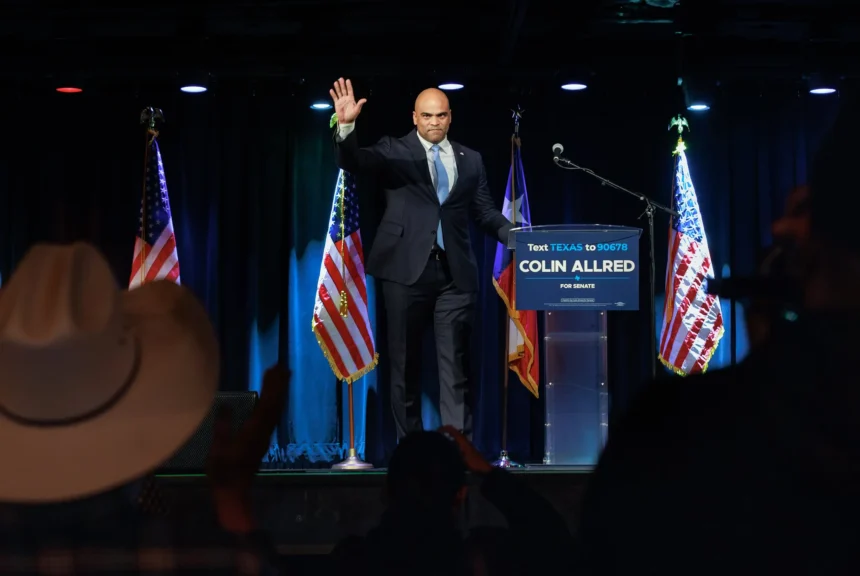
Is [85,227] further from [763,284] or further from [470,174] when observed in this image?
[763,284]

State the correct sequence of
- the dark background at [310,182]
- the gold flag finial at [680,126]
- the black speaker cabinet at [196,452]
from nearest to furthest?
the black speaker cabinet at [196,452] → the gold flag finial at [680,126] → the dark background at [310,182]

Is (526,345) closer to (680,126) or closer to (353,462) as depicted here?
(353,462)

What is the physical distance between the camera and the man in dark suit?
4.38 m

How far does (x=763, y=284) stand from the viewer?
134 centimetres

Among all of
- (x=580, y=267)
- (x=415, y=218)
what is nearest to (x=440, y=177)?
(x=415, y=218)

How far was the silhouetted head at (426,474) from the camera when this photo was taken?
1.52 meters

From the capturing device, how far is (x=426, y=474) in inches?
61.5

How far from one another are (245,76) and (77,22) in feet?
2.88

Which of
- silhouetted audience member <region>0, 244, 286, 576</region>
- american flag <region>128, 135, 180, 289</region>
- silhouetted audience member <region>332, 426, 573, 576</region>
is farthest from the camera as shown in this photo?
american flag <region>128, 135, 180, 289</region>

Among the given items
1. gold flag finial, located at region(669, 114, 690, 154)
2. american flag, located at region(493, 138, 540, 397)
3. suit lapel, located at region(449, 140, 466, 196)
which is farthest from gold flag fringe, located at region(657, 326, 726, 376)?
suit lapel, located at region(449, 140, 466, 196)

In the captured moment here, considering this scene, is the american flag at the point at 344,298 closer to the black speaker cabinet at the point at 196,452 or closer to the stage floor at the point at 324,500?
the black speaker cabinet at the point at 196,452

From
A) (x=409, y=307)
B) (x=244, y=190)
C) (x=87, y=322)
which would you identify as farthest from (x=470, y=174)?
(x=87, y=322)

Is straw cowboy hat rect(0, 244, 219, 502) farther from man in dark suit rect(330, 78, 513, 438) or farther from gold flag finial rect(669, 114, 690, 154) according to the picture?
gold flag finial rect(669, 114, 690, 154)

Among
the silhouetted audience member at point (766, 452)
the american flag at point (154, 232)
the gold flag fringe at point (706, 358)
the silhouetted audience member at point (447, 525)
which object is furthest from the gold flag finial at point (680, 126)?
the silhouetted audience member at point (766, 452)
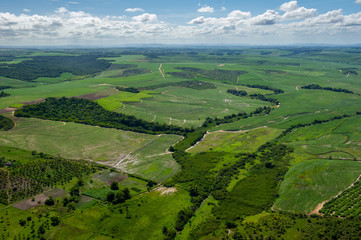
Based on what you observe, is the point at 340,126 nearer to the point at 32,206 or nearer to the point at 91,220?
the point at 91,220

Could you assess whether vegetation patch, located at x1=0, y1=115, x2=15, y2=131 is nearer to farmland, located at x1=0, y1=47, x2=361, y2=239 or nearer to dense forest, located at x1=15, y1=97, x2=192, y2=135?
farmland, located at x1=0, y1=47, x2=361, y2=239

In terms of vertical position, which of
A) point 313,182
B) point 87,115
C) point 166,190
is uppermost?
point 87,115

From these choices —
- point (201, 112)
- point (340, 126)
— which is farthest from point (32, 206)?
point (340, 126)

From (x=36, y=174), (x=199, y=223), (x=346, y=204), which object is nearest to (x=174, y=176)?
(x=199, y=223)

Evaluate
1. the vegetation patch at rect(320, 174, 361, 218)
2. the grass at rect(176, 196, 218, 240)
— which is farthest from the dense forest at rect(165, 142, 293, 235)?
the vegetation patch at rect(320, 174, 361, 218)

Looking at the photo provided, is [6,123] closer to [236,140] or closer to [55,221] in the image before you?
[55,221]

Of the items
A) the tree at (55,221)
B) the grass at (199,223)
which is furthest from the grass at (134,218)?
the grass at (199,223)
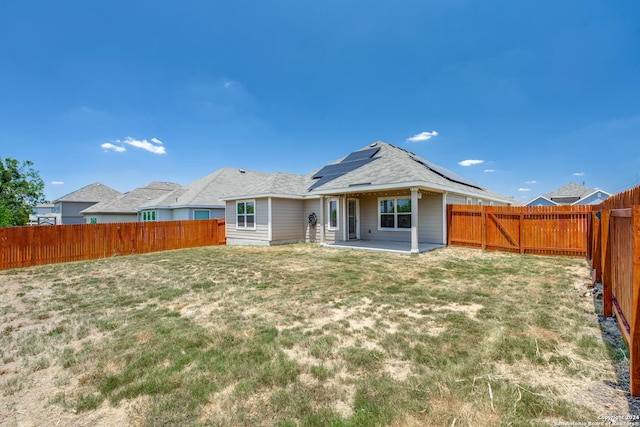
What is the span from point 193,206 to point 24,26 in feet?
36.2

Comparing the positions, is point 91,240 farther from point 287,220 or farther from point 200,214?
point 287,220

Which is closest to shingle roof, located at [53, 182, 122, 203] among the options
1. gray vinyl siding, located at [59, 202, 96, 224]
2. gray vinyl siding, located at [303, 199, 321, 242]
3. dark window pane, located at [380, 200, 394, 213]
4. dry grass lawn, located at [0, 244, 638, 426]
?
gray vinyl siding, located at [59, 202, 96, 224]

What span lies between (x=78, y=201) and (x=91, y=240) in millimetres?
26282

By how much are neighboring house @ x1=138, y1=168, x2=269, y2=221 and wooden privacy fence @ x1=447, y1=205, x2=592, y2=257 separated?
14.0 m

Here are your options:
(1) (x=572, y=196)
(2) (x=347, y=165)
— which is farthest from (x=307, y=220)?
(1) (x=572, y=196)

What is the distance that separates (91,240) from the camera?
1115 cm

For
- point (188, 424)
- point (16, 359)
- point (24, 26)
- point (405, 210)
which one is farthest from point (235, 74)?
point (188, 424)

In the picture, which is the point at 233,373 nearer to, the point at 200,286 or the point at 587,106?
the point at 200,286

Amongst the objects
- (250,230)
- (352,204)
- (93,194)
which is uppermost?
(93,194)

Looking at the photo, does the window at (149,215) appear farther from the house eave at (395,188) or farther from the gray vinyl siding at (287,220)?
the house eave at (395,188)

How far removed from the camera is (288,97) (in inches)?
688

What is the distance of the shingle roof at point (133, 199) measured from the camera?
24344mm

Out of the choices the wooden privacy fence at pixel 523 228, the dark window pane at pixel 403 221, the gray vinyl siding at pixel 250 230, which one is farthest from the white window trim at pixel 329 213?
the wooden privacy fence at pixel 523 228

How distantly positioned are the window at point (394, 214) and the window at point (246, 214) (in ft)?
22.2
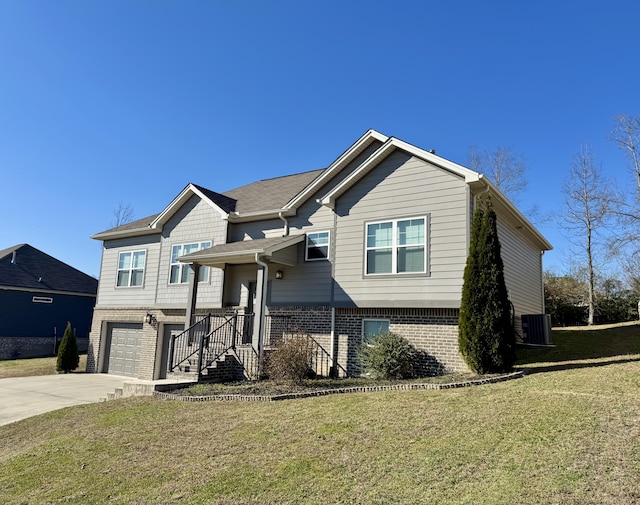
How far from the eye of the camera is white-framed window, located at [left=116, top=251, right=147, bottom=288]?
18.5 m

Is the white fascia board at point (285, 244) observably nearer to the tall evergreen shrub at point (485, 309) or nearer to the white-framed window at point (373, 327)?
the white-framed window at point (373, 327)

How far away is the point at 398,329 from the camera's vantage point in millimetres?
11914

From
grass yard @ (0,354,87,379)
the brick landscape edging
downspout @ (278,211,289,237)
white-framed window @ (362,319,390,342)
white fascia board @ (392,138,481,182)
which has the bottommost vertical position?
grass yard @ (0,354,87,379)

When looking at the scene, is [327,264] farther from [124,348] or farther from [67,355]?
[67,355]

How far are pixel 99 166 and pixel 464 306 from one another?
70.7 ft

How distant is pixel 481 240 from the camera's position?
10.3m

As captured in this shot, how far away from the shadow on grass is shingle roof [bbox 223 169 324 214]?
900cm

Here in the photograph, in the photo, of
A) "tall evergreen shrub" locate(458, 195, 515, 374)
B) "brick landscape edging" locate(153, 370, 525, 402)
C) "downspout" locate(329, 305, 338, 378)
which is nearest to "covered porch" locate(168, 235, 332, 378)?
"downspout" locate(329, 305, 338, 378)

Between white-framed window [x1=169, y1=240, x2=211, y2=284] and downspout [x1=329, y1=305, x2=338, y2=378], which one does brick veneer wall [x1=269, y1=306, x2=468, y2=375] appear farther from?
white-framed window [x1=169, y1=240, x2=211, y2=284]

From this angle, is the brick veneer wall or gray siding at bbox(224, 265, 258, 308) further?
gray siding at bbox(224, 265, 258, 308)

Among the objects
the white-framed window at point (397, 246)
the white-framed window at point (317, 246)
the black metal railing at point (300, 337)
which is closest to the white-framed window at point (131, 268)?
the black metal railing at point (300, 337)

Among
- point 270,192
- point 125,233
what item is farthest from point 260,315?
point 125,233

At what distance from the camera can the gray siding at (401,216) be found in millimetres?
11211

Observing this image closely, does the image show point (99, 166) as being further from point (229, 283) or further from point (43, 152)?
point (229, 283)
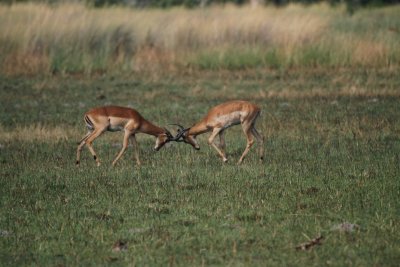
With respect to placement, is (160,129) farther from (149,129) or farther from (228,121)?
(228,121)

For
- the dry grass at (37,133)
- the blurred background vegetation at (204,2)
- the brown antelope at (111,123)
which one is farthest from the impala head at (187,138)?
the blurred background vegetation at (204,2)

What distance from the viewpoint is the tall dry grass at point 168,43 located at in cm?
2359

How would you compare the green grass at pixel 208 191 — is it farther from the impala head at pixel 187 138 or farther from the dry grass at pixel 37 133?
the impala head at pixel 187 138

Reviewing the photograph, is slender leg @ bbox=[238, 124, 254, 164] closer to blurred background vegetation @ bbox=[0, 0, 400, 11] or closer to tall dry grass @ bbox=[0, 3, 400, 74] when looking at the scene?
tall dry grass @ bbox=[0, 3, 400, 74]

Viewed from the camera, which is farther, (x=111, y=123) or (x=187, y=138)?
(x=187, y=138)

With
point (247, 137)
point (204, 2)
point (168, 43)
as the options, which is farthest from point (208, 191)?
point (204, 2)

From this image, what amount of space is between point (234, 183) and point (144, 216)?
183 cm

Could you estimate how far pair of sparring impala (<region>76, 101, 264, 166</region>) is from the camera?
1295cm

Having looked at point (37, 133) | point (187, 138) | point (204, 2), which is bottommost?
point (204, 2)

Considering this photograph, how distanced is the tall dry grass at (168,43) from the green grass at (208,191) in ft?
16.2

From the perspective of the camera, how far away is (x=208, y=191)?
10.7 metres

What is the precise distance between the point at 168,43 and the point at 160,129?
1182 centimetres

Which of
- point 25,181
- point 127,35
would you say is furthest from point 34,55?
point 25,181

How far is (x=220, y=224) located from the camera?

-*-*-

- _Given problem_
Beginning at the line that contains "What is the precise" and continuing through the end of the records, lay out those lines as a JSON list of strings, one string per line. Leave out any blank lines.

- _Response_
[
  "What is the precise distance between the point at 168,43 and the point at 160,129?",
  "1182 centimetres",
  "Which of",
  "- point 25,181",
  "- point 127,35",
  "would you say is furthest from point 34,55?",
  "point 25,181",
  "How far is (x=220, y=224) located from the camera?"
]